Instructions:
#1 Decide whether each statement agrees with the summary of the RNN-versus-Transformer study below. Answer yes or no for each and quote the deciding words of the text. (a) GRU-D did slightly better than the Transformer at risk scoring. (b) The work introduces a new modeling paradigm. (c) The study drew on the MIT-BIH Arrhythmia Database.
#2 Summarize the study summary below on recurrent networks and Transformers in two sentences.
#3 Answer these questions using the study summary on GRU-D and Transformers below.
(a) What problem does the work address?
(b) Which dataset was used?
(c) Which model reduced heart rate forecasting error more effectively?

Text segment:
Renaissance of RNNs in Streaming Clinical Time Series: Compact Recurrence Remains Competitive with Transformers
This work addresses model selection for real-time clinical monitoring, showing task-dependent performance, but it is incremental as it compares existing methods on a specific dataset without introducing new paradigms.
The study tackled the problem of streaming clinical time series analysis by comparing a GRU-D (RNN) and a Transformer on tasks like near-term tachycardia risk and heart rate forecasting using the MIT-BIH Arrhythmia Database, finding that GRU-D slightly outperformed the Transformer for risk scoring while the Transformer reduced forecasting error more effectively.

Data under study:
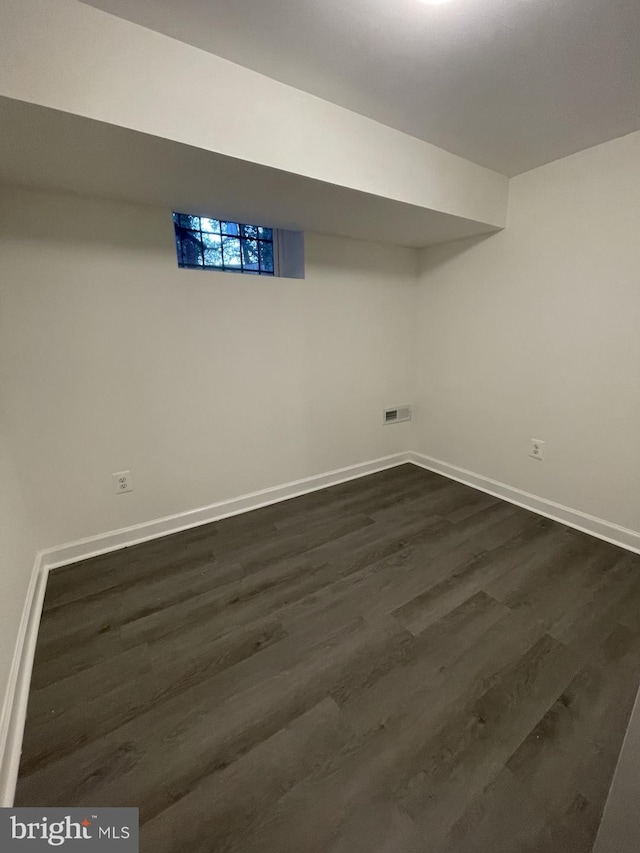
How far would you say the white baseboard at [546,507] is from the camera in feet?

* * *

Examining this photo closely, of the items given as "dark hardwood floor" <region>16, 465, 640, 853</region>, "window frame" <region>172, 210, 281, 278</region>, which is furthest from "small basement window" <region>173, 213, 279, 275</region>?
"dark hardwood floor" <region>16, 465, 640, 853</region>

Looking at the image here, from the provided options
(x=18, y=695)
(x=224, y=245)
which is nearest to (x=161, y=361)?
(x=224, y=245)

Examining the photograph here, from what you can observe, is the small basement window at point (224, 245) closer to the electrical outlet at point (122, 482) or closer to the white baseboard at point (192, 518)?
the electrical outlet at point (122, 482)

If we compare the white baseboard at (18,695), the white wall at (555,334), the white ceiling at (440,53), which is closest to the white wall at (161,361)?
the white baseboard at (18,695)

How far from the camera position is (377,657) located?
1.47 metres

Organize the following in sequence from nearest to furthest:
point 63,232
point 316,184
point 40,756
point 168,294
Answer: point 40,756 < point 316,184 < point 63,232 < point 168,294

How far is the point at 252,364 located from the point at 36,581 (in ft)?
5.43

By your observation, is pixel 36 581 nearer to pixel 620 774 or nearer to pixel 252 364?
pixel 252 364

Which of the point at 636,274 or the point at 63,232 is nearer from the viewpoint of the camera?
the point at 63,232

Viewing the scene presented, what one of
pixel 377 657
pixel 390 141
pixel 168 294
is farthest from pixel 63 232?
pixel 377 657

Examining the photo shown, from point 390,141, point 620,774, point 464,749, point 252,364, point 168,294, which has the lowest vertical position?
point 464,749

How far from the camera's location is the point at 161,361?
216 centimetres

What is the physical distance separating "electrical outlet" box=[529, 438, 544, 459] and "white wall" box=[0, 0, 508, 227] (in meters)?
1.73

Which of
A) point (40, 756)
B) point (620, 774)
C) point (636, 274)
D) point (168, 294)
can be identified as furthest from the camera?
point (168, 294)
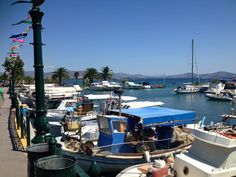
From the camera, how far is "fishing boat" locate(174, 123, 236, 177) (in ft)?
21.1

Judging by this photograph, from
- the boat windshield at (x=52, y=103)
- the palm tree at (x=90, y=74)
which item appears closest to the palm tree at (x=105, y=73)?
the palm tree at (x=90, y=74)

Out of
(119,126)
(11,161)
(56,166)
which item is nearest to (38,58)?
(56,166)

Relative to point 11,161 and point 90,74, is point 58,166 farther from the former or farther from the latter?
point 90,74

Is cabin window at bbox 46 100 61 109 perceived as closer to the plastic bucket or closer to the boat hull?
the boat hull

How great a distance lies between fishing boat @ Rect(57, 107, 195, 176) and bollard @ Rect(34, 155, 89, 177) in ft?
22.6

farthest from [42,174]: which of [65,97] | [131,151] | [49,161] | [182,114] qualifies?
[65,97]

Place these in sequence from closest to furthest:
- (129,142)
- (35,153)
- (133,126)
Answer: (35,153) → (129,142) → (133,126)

* * *

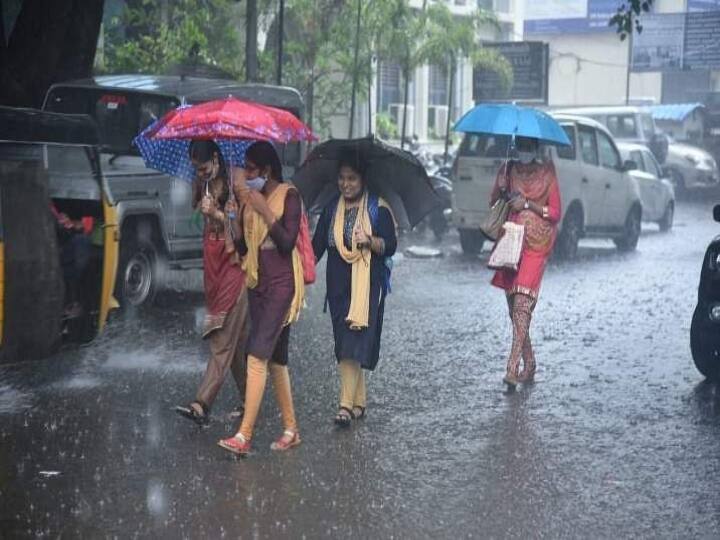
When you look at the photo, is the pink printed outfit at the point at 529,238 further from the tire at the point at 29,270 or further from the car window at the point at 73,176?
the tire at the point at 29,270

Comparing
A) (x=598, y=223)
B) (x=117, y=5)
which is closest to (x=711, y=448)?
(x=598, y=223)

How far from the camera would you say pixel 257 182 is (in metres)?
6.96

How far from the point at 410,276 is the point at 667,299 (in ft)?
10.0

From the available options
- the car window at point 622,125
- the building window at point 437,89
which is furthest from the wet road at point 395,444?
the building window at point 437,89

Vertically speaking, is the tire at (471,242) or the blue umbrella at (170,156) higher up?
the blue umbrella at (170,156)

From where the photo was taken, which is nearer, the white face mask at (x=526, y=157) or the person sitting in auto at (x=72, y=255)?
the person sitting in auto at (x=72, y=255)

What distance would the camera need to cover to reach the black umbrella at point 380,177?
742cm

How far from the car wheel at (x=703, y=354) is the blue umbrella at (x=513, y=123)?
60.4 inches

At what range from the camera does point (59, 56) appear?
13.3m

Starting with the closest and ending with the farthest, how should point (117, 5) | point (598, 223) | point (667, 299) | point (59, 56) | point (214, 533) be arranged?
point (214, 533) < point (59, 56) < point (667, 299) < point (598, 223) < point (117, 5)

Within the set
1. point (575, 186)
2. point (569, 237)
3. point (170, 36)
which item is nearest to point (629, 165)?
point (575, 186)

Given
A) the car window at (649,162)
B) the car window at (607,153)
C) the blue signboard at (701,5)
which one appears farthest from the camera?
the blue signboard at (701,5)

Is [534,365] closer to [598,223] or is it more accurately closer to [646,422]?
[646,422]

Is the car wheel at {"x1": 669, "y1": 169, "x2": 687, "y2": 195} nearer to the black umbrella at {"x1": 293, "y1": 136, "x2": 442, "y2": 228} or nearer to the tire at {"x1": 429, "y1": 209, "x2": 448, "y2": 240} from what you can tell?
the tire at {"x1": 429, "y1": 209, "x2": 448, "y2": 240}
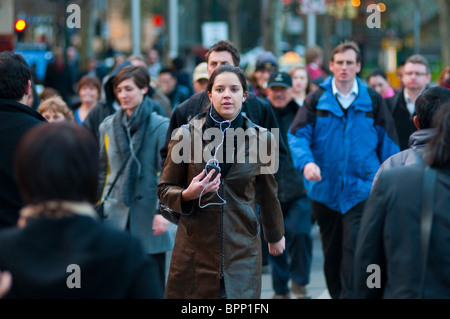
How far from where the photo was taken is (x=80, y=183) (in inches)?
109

Answers for the exercise:
#1
(a) Yes: "GRU-D slightly outperformed the Transformer for risk scoring"
(b) No: "without introducing new paradigms"
(c) Yes: "using the MIT-BIH Arrhythmia Database"

#2 The study compared a GRU-D recurrent network and a Transformer on streaming clinical time series, using the MIT-BIH Arrhythmia Database for near-term tachycardia risk and heart rate forecasting. GRU-D slightly outperformed the Transformer on risk scoring, and the Transformer reduced forecasting error more effectively, a task-dependent result that is incremental because it compares existing methods on one dataset.

#3
(a) Model selection for real-time clinical monitoring.
(b) The MIT-BIH Arrhythmia Database.
(c) The Transformer.